More action needs to be taken to prevent the spread of HIV before New Zealand's good record with the virus is ruined, researchers say.
In a new article in the New Zealand Medical Journal, researchers say rates of HIV transmission have not been declining and policy changes are needed to reduce the figures.
They noted in 2014, 126 gay or bisexual men had been infected with the virus in New Zealand - including 86 contracting it in the country - the highest number ever recorded.
Meanwhile, the cost of HIV medication for the government has risen from $14.6 million in 2010 to $26.4 million last year.
"If we do adapt quickly we can virtually eliminate HIV transmission in New Zealand, and be the first country to do so," authors Peter Saxton, Anthony Hughes and Massimo Giola note.
Their proposed policy changes include a government-funded programme for quarterly STI screenings for those at high risk from the virus.

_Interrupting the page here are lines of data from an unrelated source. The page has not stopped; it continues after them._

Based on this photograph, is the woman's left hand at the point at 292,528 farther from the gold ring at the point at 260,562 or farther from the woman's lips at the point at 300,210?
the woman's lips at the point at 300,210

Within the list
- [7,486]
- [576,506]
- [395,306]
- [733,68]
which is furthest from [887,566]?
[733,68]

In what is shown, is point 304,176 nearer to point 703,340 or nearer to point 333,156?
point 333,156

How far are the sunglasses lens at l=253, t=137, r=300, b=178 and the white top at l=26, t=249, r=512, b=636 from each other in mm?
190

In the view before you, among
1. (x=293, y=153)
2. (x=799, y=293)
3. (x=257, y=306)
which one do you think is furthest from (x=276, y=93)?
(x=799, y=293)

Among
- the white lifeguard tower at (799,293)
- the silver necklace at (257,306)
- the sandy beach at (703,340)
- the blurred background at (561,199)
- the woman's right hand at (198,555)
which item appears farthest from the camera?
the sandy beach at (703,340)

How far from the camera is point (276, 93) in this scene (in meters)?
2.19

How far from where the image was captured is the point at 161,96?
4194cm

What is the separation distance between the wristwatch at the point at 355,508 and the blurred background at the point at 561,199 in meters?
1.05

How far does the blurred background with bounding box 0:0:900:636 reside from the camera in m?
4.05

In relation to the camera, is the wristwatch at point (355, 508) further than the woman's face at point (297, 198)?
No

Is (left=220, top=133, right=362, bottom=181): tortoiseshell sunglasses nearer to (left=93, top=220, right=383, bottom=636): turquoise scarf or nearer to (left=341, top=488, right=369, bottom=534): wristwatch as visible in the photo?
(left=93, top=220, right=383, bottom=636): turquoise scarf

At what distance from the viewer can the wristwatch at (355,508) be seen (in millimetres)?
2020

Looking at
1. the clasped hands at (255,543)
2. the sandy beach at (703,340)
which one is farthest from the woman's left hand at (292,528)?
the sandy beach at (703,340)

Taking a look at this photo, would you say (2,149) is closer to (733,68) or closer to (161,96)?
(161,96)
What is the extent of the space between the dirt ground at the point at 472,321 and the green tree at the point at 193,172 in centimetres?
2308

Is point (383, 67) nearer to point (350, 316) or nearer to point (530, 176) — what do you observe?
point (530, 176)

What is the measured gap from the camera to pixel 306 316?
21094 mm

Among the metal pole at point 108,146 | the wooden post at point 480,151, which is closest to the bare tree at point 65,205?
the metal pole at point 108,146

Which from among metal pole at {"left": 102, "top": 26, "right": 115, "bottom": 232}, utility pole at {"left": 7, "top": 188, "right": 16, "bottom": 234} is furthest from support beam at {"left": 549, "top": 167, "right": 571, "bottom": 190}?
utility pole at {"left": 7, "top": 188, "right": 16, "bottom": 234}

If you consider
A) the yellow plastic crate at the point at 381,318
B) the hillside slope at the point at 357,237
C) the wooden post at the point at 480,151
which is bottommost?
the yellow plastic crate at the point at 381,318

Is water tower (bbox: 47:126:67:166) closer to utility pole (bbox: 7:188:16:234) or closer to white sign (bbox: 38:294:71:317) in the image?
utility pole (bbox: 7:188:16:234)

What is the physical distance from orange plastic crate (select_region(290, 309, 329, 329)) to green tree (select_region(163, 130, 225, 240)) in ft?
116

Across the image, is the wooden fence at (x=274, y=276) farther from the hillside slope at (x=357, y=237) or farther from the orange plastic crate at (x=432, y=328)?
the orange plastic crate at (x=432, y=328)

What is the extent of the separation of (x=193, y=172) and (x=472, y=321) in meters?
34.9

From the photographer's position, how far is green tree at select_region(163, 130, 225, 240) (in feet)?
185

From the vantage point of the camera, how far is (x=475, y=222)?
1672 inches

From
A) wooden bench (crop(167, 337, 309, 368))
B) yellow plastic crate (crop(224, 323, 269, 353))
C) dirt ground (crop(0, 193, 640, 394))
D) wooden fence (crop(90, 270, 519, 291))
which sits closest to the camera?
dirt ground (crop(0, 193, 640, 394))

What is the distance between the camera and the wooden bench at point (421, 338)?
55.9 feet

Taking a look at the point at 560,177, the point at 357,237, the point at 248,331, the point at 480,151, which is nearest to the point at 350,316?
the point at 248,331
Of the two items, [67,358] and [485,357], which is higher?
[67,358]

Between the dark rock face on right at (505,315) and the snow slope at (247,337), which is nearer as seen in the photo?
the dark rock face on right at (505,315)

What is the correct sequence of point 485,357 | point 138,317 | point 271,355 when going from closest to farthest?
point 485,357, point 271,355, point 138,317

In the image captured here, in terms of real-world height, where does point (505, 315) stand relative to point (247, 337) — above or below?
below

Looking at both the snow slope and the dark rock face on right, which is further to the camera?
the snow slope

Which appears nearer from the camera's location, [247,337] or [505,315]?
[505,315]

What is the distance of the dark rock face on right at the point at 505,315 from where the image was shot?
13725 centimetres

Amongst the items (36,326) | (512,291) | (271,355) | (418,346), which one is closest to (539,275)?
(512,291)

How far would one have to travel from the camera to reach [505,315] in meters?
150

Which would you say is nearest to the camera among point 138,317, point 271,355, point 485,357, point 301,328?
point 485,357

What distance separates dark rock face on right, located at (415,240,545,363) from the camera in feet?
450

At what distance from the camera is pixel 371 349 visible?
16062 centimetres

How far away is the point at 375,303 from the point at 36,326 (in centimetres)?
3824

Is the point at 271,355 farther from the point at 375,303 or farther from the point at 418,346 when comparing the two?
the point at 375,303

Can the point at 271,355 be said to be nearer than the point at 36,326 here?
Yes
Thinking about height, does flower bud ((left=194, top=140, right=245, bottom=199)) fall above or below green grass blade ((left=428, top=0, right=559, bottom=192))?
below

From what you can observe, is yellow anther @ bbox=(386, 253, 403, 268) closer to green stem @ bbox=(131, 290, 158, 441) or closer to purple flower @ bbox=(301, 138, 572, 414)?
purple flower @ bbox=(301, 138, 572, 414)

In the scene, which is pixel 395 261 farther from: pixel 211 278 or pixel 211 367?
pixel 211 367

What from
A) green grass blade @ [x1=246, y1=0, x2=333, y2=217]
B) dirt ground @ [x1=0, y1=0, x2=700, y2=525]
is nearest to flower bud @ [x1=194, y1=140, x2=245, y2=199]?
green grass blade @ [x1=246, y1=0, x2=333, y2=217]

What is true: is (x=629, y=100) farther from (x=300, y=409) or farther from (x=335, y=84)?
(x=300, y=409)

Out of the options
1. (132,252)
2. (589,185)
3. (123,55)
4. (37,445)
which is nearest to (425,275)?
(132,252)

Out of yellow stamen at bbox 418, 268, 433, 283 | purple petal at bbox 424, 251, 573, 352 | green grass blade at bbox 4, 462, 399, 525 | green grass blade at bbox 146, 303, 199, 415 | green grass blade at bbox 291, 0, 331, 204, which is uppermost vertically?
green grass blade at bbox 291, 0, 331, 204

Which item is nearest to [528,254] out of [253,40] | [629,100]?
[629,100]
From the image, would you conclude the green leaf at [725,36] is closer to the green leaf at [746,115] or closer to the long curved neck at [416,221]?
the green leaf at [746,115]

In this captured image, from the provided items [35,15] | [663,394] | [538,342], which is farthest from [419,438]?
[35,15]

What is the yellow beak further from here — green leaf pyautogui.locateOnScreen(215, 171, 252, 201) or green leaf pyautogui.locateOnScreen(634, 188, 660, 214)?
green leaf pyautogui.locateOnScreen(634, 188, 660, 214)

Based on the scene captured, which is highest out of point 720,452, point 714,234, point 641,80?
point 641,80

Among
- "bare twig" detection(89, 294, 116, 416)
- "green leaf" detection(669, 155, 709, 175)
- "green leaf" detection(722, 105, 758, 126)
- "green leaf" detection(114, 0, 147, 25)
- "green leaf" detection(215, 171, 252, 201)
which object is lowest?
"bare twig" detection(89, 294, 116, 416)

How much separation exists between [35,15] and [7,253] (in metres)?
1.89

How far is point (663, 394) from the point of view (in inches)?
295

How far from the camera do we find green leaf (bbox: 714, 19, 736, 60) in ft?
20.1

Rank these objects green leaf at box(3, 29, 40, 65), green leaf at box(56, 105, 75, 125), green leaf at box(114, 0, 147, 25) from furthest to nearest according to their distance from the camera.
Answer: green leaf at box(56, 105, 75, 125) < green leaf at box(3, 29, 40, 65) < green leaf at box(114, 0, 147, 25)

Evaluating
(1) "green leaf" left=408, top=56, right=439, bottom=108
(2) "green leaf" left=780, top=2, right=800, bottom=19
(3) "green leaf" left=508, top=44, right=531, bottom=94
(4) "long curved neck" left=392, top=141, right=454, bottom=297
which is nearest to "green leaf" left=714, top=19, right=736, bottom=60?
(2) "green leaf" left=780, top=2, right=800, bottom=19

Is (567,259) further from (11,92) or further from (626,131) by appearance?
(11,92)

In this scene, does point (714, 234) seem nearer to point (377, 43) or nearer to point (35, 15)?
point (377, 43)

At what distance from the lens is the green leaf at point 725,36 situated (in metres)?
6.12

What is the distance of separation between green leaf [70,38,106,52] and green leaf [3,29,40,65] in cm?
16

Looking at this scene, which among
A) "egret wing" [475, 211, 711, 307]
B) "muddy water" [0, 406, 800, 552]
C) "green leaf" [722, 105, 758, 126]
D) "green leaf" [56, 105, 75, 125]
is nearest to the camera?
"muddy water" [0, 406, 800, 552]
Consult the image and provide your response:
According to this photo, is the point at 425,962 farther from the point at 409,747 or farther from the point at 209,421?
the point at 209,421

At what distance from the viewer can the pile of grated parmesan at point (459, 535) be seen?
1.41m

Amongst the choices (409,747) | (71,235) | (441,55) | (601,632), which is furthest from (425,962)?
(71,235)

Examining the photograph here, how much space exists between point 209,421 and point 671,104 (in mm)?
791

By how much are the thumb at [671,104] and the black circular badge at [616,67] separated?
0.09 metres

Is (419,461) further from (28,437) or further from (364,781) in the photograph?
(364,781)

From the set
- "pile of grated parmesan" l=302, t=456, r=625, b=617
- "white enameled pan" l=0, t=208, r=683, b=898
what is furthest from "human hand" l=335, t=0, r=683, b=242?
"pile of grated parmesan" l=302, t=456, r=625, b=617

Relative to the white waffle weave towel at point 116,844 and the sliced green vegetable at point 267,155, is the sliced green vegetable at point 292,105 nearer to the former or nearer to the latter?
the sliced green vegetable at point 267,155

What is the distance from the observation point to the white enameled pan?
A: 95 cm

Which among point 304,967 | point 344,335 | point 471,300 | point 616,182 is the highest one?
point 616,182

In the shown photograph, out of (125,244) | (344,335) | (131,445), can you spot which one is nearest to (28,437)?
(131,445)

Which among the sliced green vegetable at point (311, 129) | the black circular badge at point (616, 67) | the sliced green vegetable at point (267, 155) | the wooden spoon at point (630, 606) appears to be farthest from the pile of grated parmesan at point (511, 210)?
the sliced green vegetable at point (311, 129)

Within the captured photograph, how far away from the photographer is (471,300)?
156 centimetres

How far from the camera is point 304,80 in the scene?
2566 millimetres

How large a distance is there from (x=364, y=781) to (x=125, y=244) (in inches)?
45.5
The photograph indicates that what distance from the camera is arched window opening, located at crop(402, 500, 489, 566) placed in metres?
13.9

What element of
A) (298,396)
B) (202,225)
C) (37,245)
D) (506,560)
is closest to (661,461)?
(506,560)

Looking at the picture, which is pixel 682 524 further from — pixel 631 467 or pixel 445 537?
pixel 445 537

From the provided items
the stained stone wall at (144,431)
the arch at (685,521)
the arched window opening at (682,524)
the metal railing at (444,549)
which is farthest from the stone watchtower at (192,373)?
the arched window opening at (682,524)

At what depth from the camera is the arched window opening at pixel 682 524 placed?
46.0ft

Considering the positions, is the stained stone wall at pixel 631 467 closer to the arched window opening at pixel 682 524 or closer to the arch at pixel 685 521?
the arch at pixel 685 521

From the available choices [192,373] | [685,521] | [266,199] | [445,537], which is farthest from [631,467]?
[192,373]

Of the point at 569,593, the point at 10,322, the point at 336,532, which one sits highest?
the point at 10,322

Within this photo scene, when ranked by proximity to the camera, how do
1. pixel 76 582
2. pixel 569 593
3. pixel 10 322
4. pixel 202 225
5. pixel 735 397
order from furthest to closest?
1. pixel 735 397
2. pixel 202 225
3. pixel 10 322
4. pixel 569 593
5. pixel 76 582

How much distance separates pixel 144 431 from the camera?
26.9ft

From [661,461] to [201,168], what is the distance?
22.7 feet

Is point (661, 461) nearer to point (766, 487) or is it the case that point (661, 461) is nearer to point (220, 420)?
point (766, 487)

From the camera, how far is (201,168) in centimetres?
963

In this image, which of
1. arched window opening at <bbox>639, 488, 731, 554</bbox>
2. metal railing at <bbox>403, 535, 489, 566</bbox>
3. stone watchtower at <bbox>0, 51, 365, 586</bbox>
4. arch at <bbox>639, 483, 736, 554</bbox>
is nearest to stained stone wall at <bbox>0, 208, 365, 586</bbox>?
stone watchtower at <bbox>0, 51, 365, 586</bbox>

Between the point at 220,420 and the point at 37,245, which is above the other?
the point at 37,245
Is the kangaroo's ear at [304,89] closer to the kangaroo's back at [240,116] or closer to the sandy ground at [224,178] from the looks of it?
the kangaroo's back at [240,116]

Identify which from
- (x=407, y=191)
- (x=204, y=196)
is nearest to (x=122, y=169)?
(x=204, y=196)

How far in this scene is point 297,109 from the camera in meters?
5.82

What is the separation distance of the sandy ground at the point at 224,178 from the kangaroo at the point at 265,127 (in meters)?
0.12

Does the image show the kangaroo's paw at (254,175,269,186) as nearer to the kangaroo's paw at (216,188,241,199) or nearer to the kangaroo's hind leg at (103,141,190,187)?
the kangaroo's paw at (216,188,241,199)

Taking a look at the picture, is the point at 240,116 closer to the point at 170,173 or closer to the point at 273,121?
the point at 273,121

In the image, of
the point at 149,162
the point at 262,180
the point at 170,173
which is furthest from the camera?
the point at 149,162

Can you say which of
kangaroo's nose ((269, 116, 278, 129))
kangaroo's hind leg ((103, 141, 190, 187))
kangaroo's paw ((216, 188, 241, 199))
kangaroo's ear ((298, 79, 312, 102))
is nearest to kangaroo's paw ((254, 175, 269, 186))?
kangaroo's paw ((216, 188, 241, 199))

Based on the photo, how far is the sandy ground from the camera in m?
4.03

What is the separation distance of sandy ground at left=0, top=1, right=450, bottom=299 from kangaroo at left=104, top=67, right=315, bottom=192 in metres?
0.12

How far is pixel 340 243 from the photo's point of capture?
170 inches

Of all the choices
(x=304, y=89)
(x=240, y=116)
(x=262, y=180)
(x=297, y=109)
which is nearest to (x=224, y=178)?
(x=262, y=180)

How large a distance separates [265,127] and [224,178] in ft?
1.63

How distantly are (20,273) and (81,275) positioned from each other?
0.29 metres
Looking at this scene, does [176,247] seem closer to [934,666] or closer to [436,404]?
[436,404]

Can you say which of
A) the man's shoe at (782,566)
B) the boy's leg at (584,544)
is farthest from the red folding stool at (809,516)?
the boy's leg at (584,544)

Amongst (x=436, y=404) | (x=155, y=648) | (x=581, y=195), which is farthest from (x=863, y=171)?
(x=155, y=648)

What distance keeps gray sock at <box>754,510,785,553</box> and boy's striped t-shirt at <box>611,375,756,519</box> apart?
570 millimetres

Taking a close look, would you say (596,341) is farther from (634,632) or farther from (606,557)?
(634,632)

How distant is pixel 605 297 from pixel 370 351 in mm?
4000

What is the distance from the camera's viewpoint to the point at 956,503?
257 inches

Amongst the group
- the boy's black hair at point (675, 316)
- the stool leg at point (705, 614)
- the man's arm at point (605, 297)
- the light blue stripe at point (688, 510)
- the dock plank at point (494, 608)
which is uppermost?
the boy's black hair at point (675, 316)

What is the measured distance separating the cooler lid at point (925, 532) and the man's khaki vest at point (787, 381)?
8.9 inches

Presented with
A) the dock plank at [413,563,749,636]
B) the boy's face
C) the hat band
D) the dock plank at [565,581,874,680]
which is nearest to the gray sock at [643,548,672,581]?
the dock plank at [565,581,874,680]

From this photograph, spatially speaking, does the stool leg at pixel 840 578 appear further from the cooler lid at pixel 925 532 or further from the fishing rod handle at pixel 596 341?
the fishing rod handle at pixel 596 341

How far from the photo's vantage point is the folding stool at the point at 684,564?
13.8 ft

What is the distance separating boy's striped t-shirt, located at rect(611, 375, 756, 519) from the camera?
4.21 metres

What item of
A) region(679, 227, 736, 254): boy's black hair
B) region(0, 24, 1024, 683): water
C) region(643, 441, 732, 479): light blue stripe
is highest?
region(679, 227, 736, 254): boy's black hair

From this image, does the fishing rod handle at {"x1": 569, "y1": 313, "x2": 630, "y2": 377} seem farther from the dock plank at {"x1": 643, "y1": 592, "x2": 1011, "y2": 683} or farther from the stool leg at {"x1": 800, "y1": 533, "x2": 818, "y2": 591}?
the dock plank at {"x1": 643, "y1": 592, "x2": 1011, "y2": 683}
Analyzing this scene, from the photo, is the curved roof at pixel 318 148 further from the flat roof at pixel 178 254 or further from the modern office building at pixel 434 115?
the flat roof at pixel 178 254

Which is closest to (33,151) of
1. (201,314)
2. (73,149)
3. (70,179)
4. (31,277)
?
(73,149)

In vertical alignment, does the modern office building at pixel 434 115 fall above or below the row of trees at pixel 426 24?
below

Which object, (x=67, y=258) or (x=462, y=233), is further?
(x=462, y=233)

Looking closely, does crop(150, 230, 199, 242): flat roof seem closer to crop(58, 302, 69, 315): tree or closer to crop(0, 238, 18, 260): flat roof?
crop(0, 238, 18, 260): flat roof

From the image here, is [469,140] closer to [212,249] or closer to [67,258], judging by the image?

They also call for prompt HIV testing following sex without a condom and potentially home-testing HIV, improved access to STI tests, immediate access to antiretroviral medication after diagnosis and more sophisticated promotion of condoms.
"The possibilities of this approach were recently modelled in Australia, where a 44 per cent reduction in HIV diagnoses nationally was estimated in the first year," they said.
The researchers also called for an end to Pharmac's policy of only funding HIV antiretroviral medication for those with over a certain level of infected cells in their blood.